Research Paper

SplaTAM: Splat, Track & Map 3D Gaussians for Dense RGB-D SLAM

A dense SLAM paper that uses 3D Gaussians for online tracking, mapping, and real-time rendering from an RGB-D camera.

December 2023RGB-D SLAMarXiv:2312.02126

Detailed Reading

SplaTAM treats Gaussians as a live map. In a normal 3DGS pipeline, camera poses are computed first and reconstruction happens offline. In SLAM, pose and map must be estimated together as frames arrive. SplaTAM uses RGB-D input so depth can constrain this online process.

The pipeline alternates between tracking and mapping. For tracking, it renders the current Gaussian map and optimizes camera pose to match the incoming frame. For mapping, it adds or updates Gaussians where the current view reveals new surfaces, using silhouettes and depth cues to avoid uncontrolled growth.

This paper is useful because it connects 3DGS to robotics and AR. A Gaussian map can be photorealistic for visualization and also useful for tracking. The trade-off is online robustness: noisy depth, fast motion, and map expansion must all be handled in real time.

SplaTAM brings 3DGS into online RGB-D SLAM. Instead of reconstructing a scene offline after poses are known, it tracks camera motion and updates a Gaussian map as frames arrive. This changes the role of 3DGS from a final renderer to a live mapping representation.

The system alternates tracking and mapping. Tracking estimates the current camera pose by rendering the Gaussian map and comparing it with incoming RGB-D observations.

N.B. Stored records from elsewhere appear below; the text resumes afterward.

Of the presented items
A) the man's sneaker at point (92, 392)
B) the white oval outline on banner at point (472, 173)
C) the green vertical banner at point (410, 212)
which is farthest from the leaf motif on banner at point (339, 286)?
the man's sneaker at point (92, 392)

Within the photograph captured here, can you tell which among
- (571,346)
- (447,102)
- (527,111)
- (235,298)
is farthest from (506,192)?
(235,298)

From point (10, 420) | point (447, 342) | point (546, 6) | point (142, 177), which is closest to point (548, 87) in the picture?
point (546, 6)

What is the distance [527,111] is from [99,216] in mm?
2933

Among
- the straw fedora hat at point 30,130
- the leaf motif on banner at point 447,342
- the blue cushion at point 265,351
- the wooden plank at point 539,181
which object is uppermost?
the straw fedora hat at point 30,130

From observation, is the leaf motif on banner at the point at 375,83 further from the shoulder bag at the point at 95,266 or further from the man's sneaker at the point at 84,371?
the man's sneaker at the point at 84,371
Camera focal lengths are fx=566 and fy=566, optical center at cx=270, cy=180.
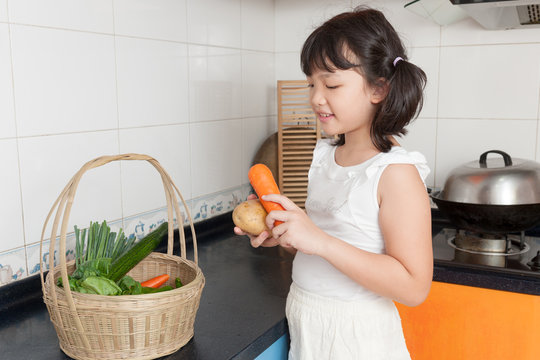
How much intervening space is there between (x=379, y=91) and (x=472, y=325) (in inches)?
28.9

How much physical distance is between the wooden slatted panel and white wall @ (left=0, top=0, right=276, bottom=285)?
12 cm

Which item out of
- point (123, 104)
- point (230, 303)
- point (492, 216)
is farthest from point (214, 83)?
point (492, 216)

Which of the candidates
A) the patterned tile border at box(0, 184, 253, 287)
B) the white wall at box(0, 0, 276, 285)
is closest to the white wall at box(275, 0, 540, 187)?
the white wall at box(0, 0, 276, 285)

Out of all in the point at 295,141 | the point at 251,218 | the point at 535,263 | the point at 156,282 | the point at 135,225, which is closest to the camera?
the point at 251,218

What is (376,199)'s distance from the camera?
101 centimetres

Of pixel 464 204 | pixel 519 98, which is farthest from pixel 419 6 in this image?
pixel 464 204

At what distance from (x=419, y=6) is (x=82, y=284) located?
122cm

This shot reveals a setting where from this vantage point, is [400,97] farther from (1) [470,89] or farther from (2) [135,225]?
(1) [470,89]

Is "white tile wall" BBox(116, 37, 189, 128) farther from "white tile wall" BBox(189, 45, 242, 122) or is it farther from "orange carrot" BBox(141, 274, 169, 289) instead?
"orange carrot" BBox(141, 274, 169, 289)

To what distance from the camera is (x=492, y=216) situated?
148cm

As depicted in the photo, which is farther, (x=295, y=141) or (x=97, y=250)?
(x=295, y=141)

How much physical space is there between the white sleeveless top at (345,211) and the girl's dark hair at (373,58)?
8 cm

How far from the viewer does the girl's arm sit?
96cm

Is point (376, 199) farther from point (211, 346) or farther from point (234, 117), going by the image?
point (234, 117)
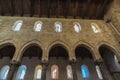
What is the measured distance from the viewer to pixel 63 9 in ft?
35.9

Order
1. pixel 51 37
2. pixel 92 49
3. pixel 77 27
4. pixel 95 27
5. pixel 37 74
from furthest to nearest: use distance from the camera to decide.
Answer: pixel 37 74
pixel 95 27
pixel 77 27
pixel 51 37
pixel 92 49

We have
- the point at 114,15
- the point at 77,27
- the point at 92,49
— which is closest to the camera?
the point at 92,49

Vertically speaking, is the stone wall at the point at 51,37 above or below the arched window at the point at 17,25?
below

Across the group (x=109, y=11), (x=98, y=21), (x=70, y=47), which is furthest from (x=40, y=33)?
(x=109, y=11)

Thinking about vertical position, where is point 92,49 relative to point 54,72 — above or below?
above

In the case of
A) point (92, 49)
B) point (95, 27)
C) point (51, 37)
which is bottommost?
point (92, 49)

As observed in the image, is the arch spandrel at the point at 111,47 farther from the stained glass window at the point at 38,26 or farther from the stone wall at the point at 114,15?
the stained glass window at the point at 38,26

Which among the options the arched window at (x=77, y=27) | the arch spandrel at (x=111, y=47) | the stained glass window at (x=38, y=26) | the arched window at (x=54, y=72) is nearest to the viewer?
the arch spandrel at (x=111, y=47)

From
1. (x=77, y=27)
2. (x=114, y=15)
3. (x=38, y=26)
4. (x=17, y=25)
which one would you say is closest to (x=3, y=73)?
(x=17, y=25)

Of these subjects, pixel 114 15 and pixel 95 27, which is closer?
pixel 114 15

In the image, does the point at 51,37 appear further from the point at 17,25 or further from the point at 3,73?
the point at 3,73

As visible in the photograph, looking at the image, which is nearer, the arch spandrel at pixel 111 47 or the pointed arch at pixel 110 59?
the arch spandrel at pixel 111 47

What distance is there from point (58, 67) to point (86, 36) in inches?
176

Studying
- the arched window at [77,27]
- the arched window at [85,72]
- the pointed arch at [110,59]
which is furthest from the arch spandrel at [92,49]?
the arched window at [85,72]
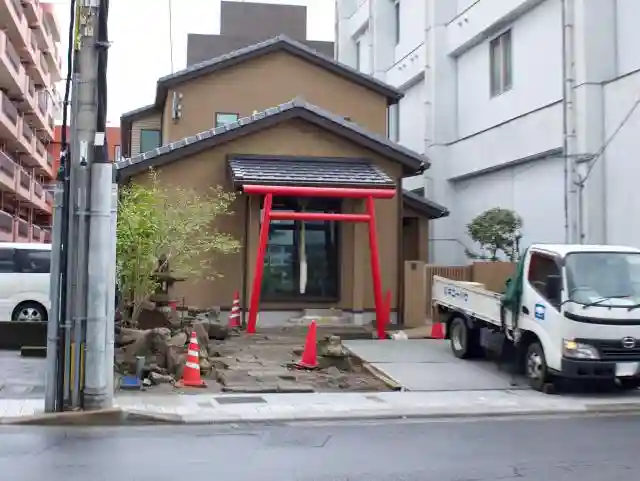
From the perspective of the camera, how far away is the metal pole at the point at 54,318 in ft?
31.4

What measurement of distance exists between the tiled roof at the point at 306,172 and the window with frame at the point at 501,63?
8.01 meters

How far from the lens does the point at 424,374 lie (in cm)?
1335

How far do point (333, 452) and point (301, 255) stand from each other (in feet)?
37.9

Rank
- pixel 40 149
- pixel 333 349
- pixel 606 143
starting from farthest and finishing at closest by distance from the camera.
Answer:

Mapping inserts or updates Gaussians using depth to anchor geometry, then optimizes the local map so future renders explain the sensor stream.

The algorithmic benefit of RGB-D is that depth greatly reduces ambiguity. Vanilla 3DGS from RGB depends on SfM initialization and multi-view photometric cues, but SLAM needs incremental decisions. Depth lets the system place Gaussians more reliably and use rendering residuals for pose refinement.

The paper is important because it connects splatting with robotics-style state estimation. Its limits are typical of SLAM: noisy depth, fast motion, loop closure, and dynamic objects can still cause drift or map artifacts. Still, it shows why Gaussians are attractive for dense maps: they can be optimized, rendered, and inspected directly.

What The Paper Does

SplaTAM brings 3DGS into embodied mapping. Instead of assuming offline COLMAP poses, it tracks and maps online from a moving RGB-D camera.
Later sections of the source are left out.